◆ TASK OBJECTIVE
Reproduce the records word for word, starting at their first line and ending at the line that contains "21L165 35L202 26L235", with both of those lines included.

____ DATA LINES

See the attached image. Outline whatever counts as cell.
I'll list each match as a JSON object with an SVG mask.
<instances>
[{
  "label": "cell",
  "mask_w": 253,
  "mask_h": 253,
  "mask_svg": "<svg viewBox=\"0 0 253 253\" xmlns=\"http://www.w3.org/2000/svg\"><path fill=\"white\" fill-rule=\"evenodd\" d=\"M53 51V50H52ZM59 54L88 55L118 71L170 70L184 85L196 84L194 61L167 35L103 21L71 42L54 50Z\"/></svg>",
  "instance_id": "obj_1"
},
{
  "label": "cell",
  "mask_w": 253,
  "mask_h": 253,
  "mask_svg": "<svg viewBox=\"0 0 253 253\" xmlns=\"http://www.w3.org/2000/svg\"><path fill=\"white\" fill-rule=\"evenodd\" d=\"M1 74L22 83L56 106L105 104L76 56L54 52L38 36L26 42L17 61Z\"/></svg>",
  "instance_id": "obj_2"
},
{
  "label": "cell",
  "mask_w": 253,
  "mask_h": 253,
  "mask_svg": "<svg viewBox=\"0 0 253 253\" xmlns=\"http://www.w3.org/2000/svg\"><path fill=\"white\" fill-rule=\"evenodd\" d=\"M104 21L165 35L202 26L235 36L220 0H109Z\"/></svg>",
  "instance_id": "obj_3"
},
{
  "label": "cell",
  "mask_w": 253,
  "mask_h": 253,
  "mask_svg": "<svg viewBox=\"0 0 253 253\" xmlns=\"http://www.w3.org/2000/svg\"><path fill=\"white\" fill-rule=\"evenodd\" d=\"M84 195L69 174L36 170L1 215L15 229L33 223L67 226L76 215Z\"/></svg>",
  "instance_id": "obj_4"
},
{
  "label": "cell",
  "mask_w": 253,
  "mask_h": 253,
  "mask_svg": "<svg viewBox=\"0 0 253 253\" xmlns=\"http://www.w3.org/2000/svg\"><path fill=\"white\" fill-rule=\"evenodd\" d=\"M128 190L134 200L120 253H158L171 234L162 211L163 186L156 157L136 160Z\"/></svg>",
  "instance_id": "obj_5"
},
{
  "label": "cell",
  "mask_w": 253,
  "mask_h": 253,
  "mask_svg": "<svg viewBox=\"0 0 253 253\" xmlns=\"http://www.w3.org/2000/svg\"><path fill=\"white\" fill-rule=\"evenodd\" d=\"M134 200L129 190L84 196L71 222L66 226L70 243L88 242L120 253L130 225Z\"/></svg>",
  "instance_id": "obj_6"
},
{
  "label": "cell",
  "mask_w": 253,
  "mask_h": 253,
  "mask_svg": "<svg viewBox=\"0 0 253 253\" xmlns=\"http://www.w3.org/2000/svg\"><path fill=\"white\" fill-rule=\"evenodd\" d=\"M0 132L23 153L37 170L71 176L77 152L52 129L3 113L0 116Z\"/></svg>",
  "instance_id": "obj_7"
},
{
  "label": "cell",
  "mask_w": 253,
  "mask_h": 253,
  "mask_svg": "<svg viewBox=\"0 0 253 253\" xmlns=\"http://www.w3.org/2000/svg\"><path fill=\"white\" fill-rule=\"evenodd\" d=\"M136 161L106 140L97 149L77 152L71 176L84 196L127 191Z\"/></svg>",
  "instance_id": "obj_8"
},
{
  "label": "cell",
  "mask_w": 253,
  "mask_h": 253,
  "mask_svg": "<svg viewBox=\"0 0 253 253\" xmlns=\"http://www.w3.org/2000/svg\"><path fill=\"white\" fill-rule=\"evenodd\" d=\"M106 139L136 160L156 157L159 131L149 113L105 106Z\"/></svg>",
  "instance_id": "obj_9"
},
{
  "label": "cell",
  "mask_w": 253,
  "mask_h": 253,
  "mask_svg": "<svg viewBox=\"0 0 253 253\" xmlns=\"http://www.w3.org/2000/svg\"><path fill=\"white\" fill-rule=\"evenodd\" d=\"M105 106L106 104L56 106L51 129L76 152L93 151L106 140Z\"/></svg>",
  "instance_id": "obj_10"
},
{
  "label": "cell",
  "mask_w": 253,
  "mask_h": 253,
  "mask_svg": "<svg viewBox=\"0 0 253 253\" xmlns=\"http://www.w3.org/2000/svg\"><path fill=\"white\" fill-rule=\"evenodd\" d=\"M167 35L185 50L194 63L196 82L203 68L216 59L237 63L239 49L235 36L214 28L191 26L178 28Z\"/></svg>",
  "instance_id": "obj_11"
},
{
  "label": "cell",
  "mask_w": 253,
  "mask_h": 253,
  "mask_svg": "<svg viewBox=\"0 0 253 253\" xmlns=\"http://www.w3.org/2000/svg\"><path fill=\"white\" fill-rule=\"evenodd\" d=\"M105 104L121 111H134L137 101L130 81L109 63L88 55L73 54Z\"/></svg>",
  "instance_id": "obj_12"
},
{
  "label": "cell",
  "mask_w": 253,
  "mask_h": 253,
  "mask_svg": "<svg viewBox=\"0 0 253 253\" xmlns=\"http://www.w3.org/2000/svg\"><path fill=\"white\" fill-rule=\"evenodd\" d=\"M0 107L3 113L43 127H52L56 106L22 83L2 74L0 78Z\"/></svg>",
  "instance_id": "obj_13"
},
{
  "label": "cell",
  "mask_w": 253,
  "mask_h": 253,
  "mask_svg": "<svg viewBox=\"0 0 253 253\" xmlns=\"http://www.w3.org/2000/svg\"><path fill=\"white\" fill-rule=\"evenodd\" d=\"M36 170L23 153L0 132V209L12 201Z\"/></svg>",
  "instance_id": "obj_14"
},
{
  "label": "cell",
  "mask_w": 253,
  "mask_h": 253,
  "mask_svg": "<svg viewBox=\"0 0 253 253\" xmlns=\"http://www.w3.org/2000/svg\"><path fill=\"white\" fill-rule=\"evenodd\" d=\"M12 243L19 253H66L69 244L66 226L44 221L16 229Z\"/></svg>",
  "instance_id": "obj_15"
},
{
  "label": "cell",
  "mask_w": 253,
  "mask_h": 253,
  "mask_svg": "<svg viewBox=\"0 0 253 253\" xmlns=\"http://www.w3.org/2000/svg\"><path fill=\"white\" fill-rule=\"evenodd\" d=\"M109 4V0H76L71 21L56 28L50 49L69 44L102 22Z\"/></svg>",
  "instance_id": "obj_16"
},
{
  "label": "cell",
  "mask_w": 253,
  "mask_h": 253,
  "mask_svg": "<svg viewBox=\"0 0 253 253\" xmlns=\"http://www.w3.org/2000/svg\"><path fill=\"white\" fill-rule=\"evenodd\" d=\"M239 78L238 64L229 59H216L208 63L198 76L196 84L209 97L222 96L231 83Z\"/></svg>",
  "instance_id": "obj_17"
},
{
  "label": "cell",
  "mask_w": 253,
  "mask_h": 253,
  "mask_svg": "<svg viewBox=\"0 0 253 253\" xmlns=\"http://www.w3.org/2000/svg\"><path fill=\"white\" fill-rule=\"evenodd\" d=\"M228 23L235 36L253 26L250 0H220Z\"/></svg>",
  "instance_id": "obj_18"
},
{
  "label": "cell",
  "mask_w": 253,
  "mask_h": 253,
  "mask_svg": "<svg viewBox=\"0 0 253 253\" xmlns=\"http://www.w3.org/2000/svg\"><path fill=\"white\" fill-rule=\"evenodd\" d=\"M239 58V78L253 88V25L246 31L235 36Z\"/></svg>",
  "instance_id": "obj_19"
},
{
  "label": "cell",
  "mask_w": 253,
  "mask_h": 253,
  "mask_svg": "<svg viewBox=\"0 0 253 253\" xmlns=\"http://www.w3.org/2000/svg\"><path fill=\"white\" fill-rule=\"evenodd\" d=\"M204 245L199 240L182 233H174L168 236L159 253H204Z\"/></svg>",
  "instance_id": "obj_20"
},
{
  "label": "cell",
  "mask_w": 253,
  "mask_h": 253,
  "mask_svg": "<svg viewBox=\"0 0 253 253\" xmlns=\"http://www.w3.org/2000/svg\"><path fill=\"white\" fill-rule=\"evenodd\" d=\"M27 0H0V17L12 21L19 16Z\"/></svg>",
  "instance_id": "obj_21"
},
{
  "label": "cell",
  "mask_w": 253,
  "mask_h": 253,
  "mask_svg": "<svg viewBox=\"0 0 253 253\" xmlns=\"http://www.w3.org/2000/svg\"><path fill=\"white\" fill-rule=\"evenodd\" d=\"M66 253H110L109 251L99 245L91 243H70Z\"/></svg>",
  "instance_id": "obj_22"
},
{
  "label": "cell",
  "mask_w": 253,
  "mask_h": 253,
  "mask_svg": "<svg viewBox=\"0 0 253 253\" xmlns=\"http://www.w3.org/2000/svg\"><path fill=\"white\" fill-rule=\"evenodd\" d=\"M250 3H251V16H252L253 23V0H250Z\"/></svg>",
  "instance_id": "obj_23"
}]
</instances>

________

◆ TASK RESULT
See the attached image. Outline whatever counts as cell.
I'll list each match as a JSON object with an SVG mask.
<instances>
[{
  "label": "cell",
  "mask_w": 253,
  "mask_h": 253,
  "mask_svg": "<svg viewBox=\"0 0 253 253\" xmlns=\"http://www.w3.org/2000/svg\"><path fill=\"white\" fill-rule=\"evenodd\" d=\"M53 51V50H52ZM59 54L88 55L118 71L170 70L184 85L196 84L194 61L167 35L103 21L71 42L54 50Z\"/></svg>",
  "instance_id": "obj_1"
},
{
  "label": "cell",
  "mask_w": 253,
  "mask_h": 253,
  "mask_svg": "<svg viewBox=\"0 0 253 253\" xmlns=\"http://www.w3.org/2000/svg\"><path fill=\"white\" fill-rule=\"evenodd\" d=\"M1 74L22 83L56 106L105 104L76 56L54 52L38 36L26 42L17 61Z\"/></svg>",
  "instance_id": "obj_2"
},
{
  "label": "cell",
  "mask_w": 253,
  "mask_h": 253,
  "mask_svg": "<svg viewBox=\"0 0 253 253\" xmlns=\"http://www.w3.org/2000/svg\"><path fill=\"white\" fill-rule=\"evenodd\" d=\"M104 21L165 35L202 26L235 36L220 0H109Z\"/></svg>",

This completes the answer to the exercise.